The “hydration breaks” that have been added to World Cup matches have not been met with universal acclaim from players and fans, not least because some TV networks are using them to squeeze in extra ads.
It’s hot in much of North America in June, and in some places very hot. So it would seem natural that players at the World Cup, currently underway in the United States, Mexico and Canada, get quick breaks to grab a drink in the middle of each half.
But the pauses have not been broadly popular. Beside annoyance over the extra ads, fans are upset that the flow of the game is interrupted, and some believe that the team they are rooting for can somehow lose “momentum” as a result of the break.
Soccer is traditionally a free-flowing game. Each half is scheduled for 45 minutes, and there are only quick stops, after a goal or when the ball goes out of bounds, for example.
But concern over the players’ health has led in recent years to stoppages for them to get water.

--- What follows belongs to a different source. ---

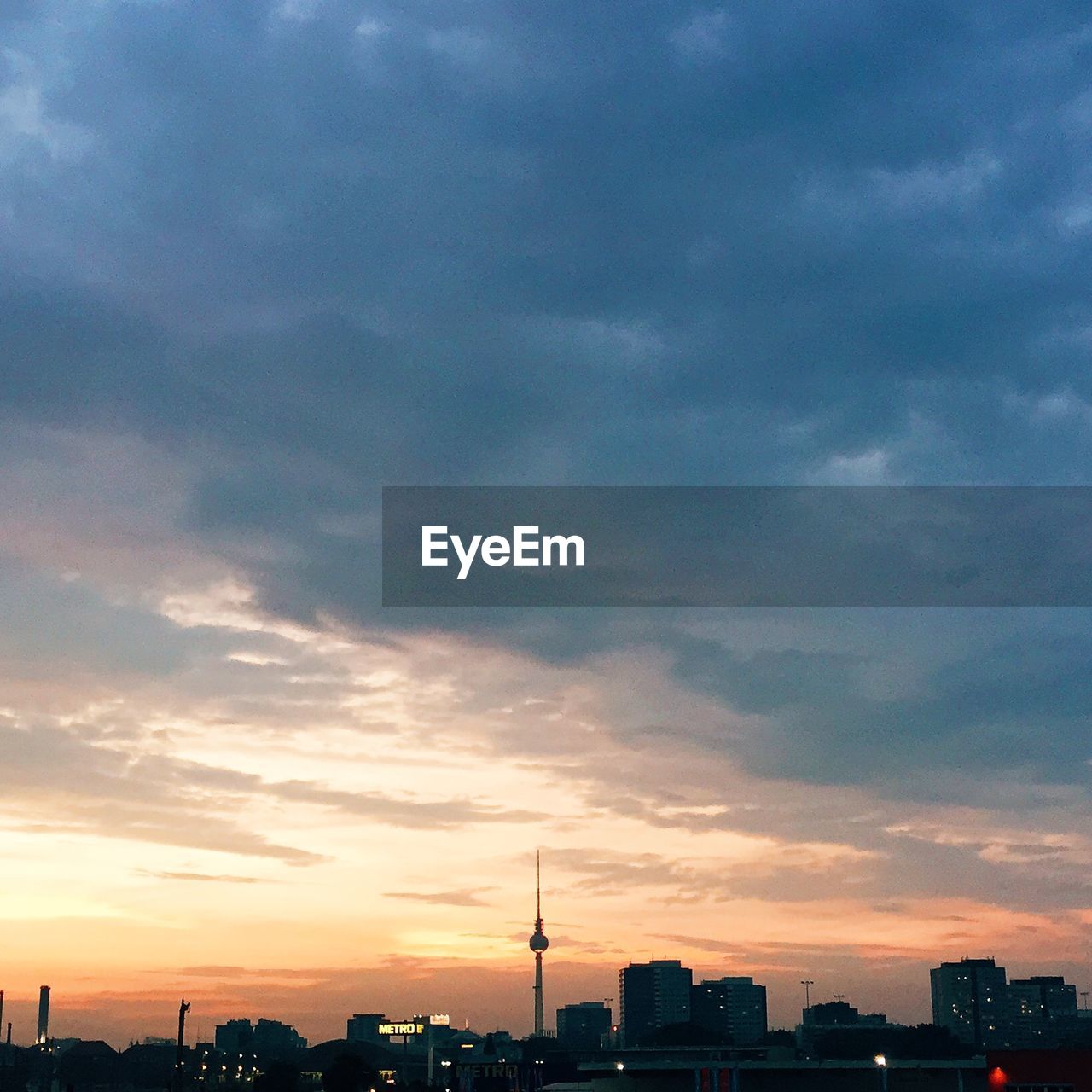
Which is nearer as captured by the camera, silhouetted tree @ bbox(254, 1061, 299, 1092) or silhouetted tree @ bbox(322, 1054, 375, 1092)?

Notably, at last summer’s Club World Cup in the United States, referees at their discretion would allow for water breaks. In December, FIFA, soccer’s world governing body, decided to make the breaks more regular and consistent.
At this World Cup, halfway into each half, the referee blows the whistle, and players trundle over to the sideline for a three-minute drink break.
For consistency, there are no exceptions, even in cases of cooler weather, or rain. The breaks are even taken in air-conditioned domed stadiums.
Some fans at the games, apparently hoping for more nonstop action, have booed the breaks. Others have complained on social media.
Fans from outside the United States note that the breaks have essentially made soccer a game of four quarters instead of two halves — more like American football, they hint darkly.
Players and coaches have not all embraced the innovation either. “I don’t like it,” Mauricio Pochettino, the U.S. coach, told reporters. “I only like it when the conditions are extreme, but when the conditions are good, it is unnecessary.”
The Dutch star Virgil van Dijk was among the players who said he did not like the extra breaks.
Some television channels around the world have made the breaks even more annoying to fans by using the pauses to insert commercials, normally a no-no except at halftime.
Fox, which has the English-language rights to the Cup in the United States, is putting in ads, but Telemundo, the Spanish-language outlet, is not. Fox and Telemundo did not immediately reply to requests for comment on their decisions.
Some teams may have benefited from the breaks. Brazil’s coach, Carlo Ancelotti, acknowledged that he made tactical adjustments during the first-half break that helped his team to rally to tie after being 1-0 down against Morocco on Saturday.
Another concern for some is the unquantifiable notion of momentum.
Goals have sometimes been scored soon after a hydration break (just as they can be scored at any time, of course). And when they are, fans of the other team have complained that their “momentum” was somehow broken. (Of course it’s impossible to know if the goal would have been scored even without a break.)
In the England-Croatia game on Wednesday in a domed stadium near Dallas, Croatia tied the score at 1 not too long after the first-half hydration break, leading to calls that the break had stymied England’s mojo.
Those claims got a lot quieter after England pulled away to win, 4-2.